"I heard people say Romelu Lukaku was a donkey. I heard all sorts not even that long ago."
Inter Milan boss Antonio Conte was certainly unimpressed earlier this week by past criticism of his striker, and it is easy to see why.
In his first season at the Italian club, Romelu Lukaku has hit 14 goals in just 18 games - outscoring Cristiano Ronaldo - and has helped Inter to the top of Serie A as they look to threaten Juventus' eight-year dominance of the league.
Many doubters had dismissed Lukaku as being destined to become an expensive flop for Inter, who signed him for a club-record 80m euros (£74m) from Manchester United in the summer but instead he is in the form of his career.
So why is the 26-year-old performing so well?
European football journalist Kristof Terreur and New York Times chief football writer Rory Smith discuss Lukaku's impact in Italy on the latest BBC Radio 5 Live Football Daily podcast.
Conte + Lukaku = match made in heaven?
One of the most significant reasons behind Lukaku's impressive start to life in Italy is his relationship with Conte.
This is the first time the pair have worked together but they have admired each other's abilities from afar for a number of years.
Lukaku first caught Conte's eye when the Italian was at Juventus - a club he managed from 2011 until 2014 - before making a firmer attempt to sign the striker when he became Chelsea boss in 2016, only to be beaten to his signing by Manchester United.
"I wanted Romelu very strongly when I was at Chelsea, even back at Juventus," said Conte earlier this week. "I always said Romelu was a rough diamond that needed work to smooth him out.
"Now I can get to work on polishing the diamond."
Conte's management style, meanwhile, first caught Lukaku's eye three years ago when he came up against a team managed by the 50-year-old while playing for Belgium against Italy.
"Belgium played Italy in a friendly in the run up to Euro 2016," says Smith, who sat down with Lukaku for a lengthy one-to-one interview in November last year.
"The Italians beat them 3-1 and Lukaku said the moment he knew he wanted to play for Conte was after the friendly.
"He felt the Italians beat the Belgians in that game in every single department.

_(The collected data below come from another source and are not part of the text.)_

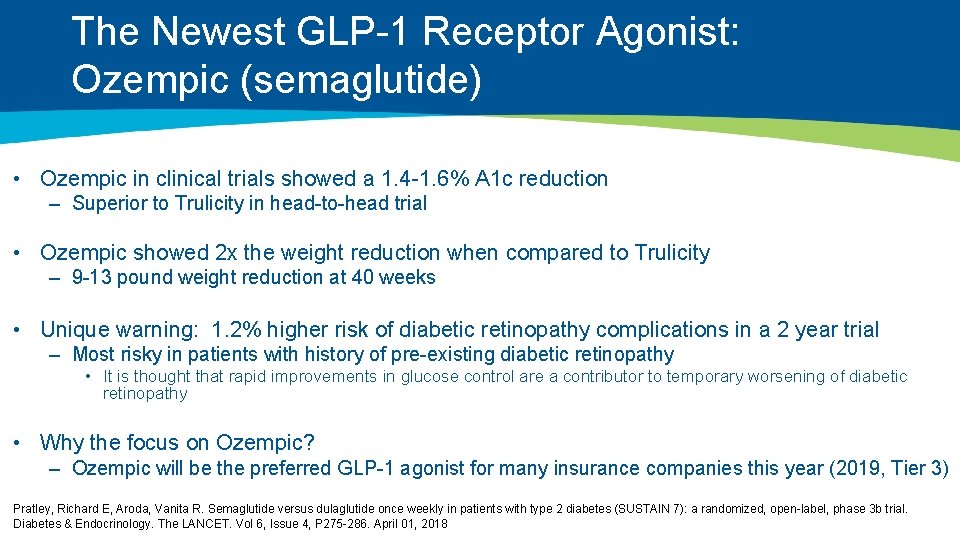 The Newest GLP-1 Receptor Agonist: Ozempic (semaglutide)

• Ozempic in clinical trials showed a 1.4-1.6% A1c reduction
– Superior to Trulicity in head-to-head trial

• Ozempic showed 2x the weight reduction when compared to Trulicity
– 9-13 pound weight reduction at 40 weeks

• Unique warning: 1.2% higher risk of diabetic retinopathy complications in a 2 year trial
– Most risky in patients with history of pre-existing diabetic retinopathy
• It is thought that rapid improvements in glucose control are a contributor to temporary worsening of diabetic retinopathy

• Why the focus on Ozempic?
– Ozempic will be the preferred GLP-1 agonist for many insurance companies this year (2019, Tier 3)

Pratley, Richard E, Aroda, Vanita R. Semaglutide versus dulaglutide once weekly in patients with type 2 diabetes (SUSTAIN 7): a randomized, open-label, phase 3b trial. Diabetes & Endocrinology. The LANCET. Vol 6, Issue 4, P275-286. April 01, 2018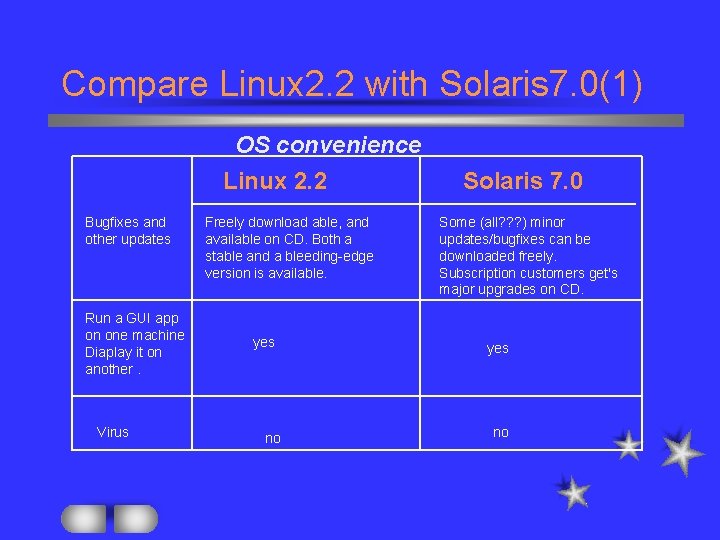 Compare Linux2.2 with Solaris7.0(1)

OS convenience

| | Linux 2.2 | Solaris 7.0 |
|---|---|---|
| Bugfixes and other updates | Freely download able, and available on CD. Both a stable and a bleeding-edge version is available. | Some (all???) minor updates/bugfixes can be downloaded freely. Subscription customers get's major upgrades on CD. |
| Run a GUI app on one machine Diaplay it on another . | yes | yes |
| Virus | no | no |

Lukaku knew from that moment on that he wanted to work with Conte."
Lukaku has always possessed power and pace but Conte and his coaching staff have worked on developing his tactical understanding of the game.
Smith adds: "In Italy, a lot of it is about shape - knowing where to stand depending on where the ball is on the pitch - a lot of players don't like that but Lukaku is enjoying it.
"He is doing all of this tactical work on the training field and doing all this analysis work on his own trying to find weak spots in the defenders.
"His view is that in England football is much more intense and better to watch, but is essentially chaotic. However, in Serie A he really has to think about what he is doing and I think that will make him a better player."
Misused and misunderstood at Manchester United?
Looking at the statistics, it is hard to argue that Lukaku is anything other than one of the best strikers in world football.
In Europe's top five leagues, only Robert Lewandowski (19), Ciro Immobile (19), Timo Werner (18) and Jamie Vardy (17) have scored more goals than Lukaku who, with 14 goals, looks well on course to surpass his best-ever return of 25 goals in a single league campaign.
The rich vein of form is nothing new.
In his debut season at Manchester United he became one of only 11 United players to hit 25 goals or more in a campaign since 1992-93. Eric Cantona, Andy Cole and current manager Solskjaer (25 each) are among the strikers who never matched Lukaku's 27-goal tally in a United campaign.
"I think the way he is viewed in England is extraordinary, given his record," adds Smith. "He is viewed as sort of a laughing stock but that view of Lukaku is detached from reality.
"He is an elite forward. He is only 26 but has been one of the leading strikers in Europe for about eight years.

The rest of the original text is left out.